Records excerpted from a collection
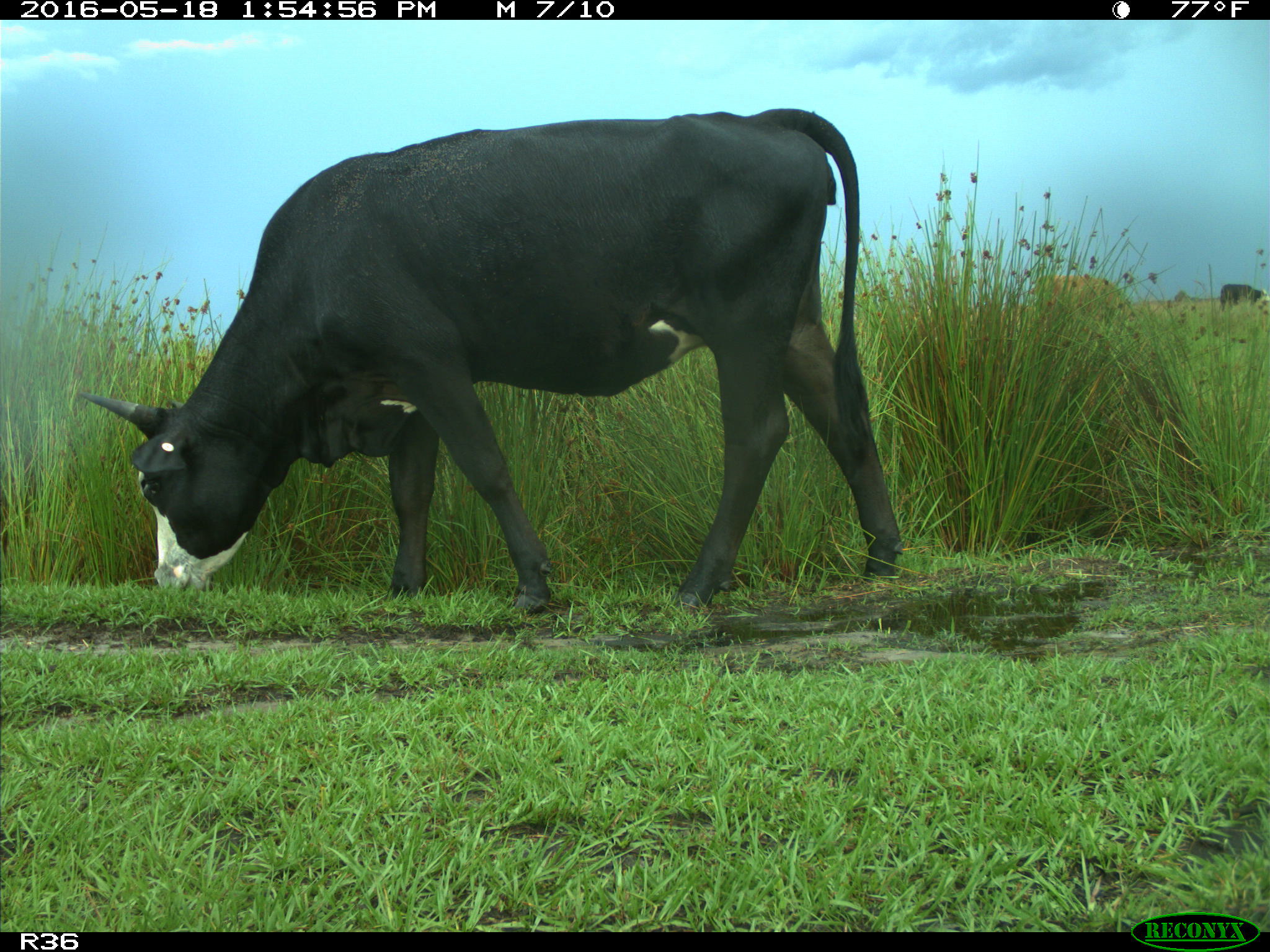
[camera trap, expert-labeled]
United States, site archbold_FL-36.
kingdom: Animalia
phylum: Chordata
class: Mammalia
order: Artiodactyla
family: Bovidae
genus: Bos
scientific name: Bos taurus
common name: domestic cow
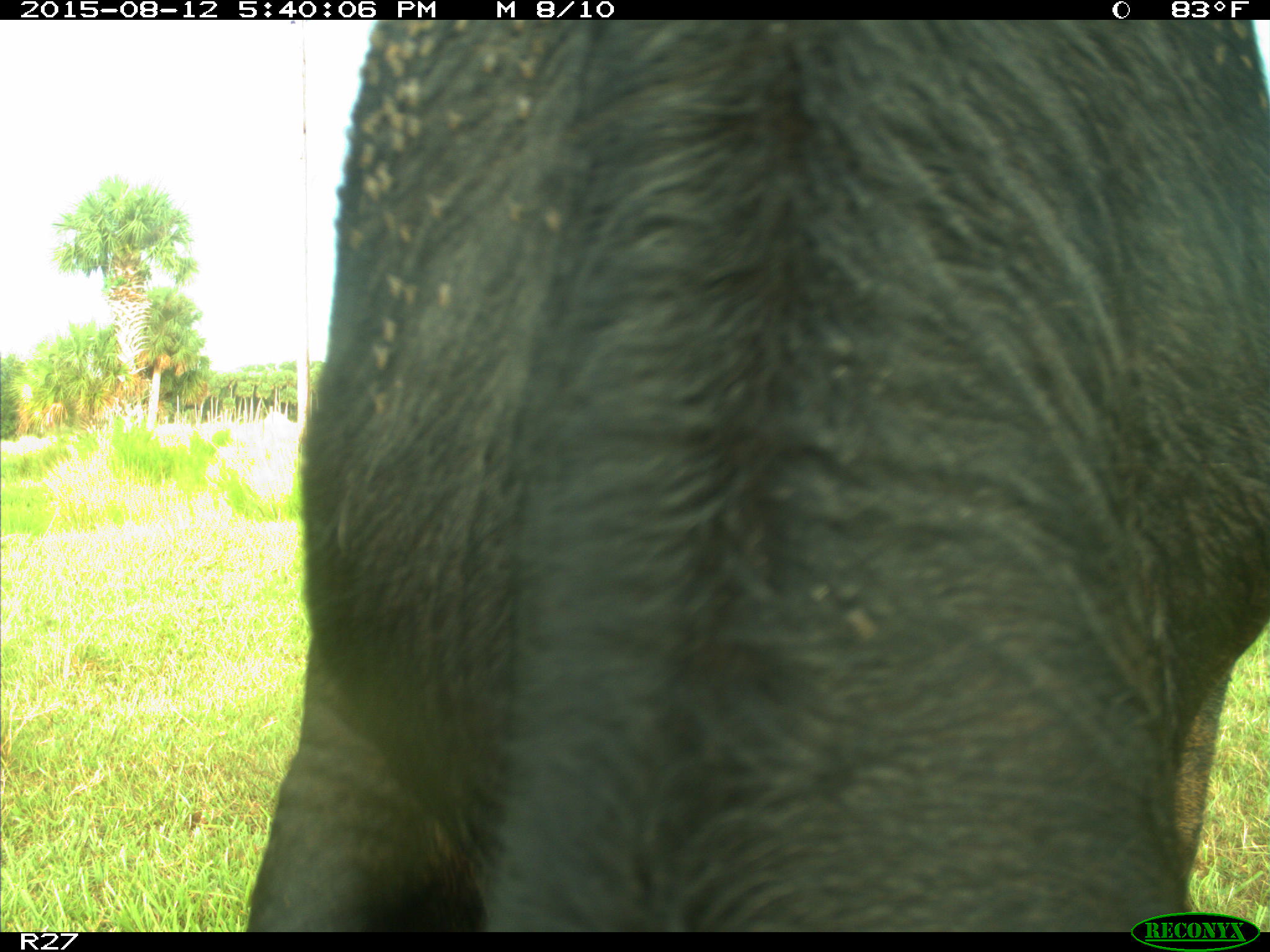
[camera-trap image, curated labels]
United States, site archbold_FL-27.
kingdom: Animalia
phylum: Chordata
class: Mammalia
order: Artiodactyla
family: Bovidae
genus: Bos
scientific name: Bos taurus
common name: domestic cow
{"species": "Bos taurus (domestic cow)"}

WHAT YOU WILL DO - Without the pictures, return each entry exactly as given.

REPLY -
[camera trap, expert-labeled]
United States, site archbold_FL-36.
kingdom: Animalia
phylum: Chordata
class: Mammalia
order: Artiodactyla
family: Bovidae
genus: Bos
scientific name: Bos taurus
common name: domestic cow
[camera-trap image, curated labels]
United States, site archbold_FL-27.
kingdom: Animalia
phylum: Chordata
class: Mammalia
order: Artiodactyla
family: Bovidae
genus: Bos
scientific name: Bos taurus
common name: domestic cow
{"species": "Bos taurus (domestic cow)"}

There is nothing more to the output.